To evaluate the risk of serious adverse outcomes in patients with COVID-19 by stratifying the comorbidity status.

Methods

We analysed data from 1590 laboratory confirmed hospitalised patients from 575 hospitals in 31 provinces/autonomous regions/provincial municipalities across mainland China between 11 December 2019 and 31 January 2020. We analysed the composite end-points, which consisted of admission to an intensive care unit, invasive ventilation or death. The risk of reaching the composite end-points was compared according to the presence and number of comorbidities.

Results

The mean age was 48.9 years and 686 (42.7%) patients were female.
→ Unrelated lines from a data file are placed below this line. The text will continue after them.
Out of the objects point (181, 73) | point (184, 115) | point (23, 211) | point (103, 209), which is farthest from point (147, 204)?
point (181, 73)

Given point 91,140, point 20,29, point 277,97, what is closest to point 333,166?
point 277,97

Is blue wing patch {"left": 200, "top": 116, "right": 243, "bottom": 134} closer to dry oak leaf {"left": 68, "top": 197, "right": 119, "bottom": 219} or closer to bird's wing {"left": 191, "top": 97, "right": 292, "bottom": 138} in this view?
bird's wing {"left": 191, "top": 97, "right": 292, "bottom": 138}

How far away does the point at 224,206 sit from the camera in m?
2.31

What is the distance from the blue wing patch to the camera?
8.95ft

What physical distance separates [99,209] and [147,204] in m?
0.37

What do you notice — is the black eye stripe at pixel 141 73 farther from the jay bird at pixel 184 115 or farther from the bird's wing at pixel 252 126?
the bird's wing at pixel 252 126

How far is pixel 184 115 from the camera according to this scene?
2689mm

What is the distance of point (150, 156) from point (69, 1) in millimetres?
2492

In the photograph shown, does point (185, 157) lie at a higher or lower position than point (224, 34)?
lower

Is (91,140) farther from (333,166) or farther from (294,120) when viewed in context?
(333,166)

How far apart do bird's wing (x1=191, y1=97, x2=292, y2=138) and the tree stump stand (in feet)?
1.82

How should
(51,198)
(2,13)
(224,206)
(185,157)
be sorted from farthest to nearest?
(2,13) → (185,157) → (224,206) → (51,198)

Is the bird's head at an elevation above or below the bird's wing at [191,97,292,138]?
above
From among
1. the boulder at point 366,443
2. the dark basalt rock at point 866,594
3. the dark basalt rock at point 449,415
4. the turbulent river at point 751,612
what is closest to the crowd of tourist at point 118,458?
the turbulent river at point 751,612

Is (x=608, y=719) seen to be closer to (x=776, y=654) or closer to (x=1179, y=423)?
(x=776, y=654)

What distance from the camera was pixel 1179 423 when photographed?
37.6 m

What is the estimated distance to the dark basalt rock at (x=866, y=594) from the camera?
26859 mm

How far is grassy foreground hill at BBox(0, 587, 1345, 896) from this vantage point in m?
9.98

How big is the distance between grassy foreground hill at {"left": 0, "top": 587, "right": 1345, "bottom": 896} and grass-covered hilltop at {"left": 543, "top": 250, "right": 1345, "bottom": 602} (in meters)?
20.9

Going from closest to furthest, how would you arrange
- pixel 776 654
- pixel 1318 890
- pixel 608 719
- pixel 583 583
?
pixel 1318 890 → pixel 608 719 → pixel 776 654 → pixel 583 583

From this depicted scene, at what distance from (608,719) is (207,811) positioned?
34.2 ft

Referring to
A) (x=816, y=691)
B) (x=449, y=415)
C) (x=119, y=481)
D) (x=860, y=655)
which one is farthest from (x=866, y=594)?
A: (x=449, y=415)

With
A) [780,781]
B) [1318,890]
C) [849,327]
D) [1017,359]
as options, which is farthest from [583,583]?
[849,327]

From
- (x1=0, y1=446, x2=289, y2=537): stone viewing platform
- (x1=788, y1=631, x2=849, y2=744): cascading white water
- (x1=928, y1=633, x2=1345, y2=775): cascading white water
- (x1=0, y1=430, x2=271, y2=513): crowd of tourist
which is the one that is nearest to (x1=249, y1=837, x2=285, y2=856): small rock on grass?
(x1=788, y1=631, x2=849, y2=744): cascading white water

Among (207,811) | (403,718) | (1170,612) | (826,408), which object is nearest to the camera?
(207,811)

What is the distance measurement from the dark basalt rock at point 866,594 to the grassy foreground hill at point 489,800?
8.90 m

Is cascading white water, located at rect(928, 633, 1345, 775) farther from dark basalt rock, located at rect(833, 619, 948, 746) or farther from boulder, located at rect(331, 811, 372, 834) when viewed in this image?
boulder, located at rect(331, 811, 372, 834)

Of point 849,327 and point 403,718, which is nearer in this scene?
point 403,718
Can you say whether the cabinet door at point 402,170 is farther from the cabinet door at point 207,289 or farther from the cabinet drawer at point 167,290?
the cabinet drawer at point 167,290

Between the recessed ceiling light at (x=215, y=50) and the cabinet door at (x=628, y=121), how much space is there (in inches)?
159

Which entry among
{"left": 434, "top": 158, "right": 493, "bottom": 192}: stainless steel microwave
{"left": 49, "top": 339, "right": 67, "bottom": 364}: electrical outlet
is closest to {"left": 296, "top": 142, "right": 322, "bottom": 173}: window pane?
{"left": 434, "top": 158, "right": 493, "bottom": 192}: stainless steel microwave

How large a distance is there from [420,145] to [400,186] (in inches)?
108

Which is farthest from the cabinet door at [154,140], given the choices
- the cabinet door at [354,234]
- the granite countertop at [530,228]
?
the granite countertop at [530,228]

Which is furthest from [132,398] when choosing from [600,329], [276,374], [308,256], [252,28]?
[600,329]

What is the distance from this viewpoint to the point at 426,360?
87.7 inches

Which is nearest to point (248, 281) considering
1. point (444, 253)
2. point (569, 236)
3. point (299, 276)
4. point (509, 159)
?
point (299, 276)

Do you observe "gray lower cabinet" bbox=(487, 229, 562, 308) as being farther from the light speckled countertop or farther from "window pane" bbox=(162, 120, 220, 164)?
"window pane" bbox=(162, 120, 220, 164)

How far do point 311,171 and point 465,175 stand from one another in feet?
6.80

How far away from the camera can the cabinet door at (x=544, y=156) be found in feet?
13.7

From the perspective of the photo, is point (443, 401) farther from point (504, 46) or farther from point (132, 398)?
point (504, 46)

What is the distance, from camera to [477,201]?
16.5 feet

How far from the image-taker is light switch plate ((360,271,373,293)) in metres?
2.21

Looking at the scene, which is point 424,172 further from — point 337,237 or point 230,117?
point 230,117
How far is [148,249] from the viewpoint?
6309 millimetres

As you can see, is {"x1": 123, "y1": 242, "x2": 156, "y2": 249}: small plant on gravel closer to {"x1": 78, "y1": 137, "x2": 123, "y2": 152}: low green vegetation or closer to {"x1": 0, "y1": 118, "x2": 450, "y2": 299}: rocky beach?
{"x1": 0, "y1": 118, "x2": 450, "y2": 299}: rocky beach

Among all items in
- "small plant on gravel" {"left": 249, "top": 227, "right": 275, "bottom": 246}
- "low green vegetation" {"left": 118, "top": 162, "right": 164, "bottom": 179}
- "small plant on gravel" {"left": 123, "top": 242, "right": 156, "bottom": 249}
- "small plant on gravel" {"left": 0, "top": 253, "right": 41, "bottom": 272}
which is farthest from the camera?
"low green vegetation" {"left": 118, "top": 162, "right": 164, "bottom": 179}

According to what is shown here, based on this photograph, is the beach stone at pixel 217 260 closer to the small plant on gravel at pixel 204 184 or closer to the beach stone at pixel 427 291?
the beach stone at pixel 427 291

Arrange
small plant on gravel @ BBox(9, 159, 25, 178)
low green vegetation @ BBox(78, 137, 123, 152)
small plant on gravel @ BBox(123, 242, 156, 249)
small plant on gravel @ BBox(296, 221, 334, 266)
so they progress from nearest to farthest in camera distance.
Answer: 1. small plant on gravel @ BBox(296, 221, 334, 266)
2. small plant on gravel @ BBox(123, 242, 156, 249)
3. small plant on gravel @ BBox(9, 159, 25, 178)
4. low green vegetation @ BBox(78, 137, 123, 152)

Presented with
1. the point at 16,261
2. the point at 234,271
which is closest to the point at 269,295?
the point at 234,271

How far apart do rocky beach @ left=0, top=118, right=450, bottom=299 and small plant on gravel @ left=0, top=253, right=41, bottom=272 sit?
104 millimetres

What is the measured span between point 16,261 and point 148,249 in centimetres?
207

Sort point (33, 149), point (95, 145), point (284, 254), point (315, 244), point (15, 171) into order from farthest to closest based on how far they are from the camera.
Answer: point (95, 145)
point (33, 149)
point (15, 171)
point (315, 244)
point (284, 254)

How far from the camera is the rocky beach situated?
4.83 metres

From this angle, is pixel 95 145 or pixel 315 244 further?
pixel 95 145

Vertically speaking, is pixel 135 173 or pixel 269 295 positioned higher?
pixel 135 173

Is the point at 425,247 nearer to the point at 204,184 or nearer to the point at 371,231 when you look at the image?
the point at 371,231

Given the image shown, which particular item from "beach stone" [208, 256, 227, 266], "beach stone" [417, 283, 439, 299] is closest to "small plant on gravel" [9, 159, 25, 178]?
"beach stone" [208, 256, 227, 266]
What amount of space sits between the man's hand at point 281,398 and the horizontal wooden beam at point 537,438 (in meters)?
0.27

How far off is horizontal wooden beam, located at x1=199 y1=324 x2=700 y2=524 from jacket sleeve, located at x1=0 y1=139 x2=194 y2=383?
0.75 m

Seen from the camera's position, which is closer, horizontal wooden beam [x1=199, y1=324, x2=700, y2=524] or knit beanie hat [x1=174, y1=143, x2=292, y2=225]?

Severe cases accounted for 16.0% of the study population. 131 (8.2%) patients reached the composite end-points. 399 (25.1%) reported having at least one comorbidity. The most prevalent comorbidity was hypertension (16.9%), followed by diabetes (8.2%). 130 (8.2%) patients reported having two or more comorbidities. After adjusting for age and smoking status, COPD (HR (95% CI) 2.681 (1.424–5.048)), diabetes (1.59 (1.03–2.45)), hypertension (1.58 (1.07–2.32)) and malignancy (3.50 (1.60–7.64)) were risk factors of reaching the composite end-points. The hazard ratio (95% CI) was 1.79 (1.16–2.77) among patients with at least one comorbidity and 2.59 (1.61–4.17) among patients with two or more comorbidities.

Conclusion

Among laboratory confirmed cases of COVID-19, patients with any comorbidity yielded poorer clinical outcomes than those without. A greater number of comorbidities also correlated with poorer clinical outcomes.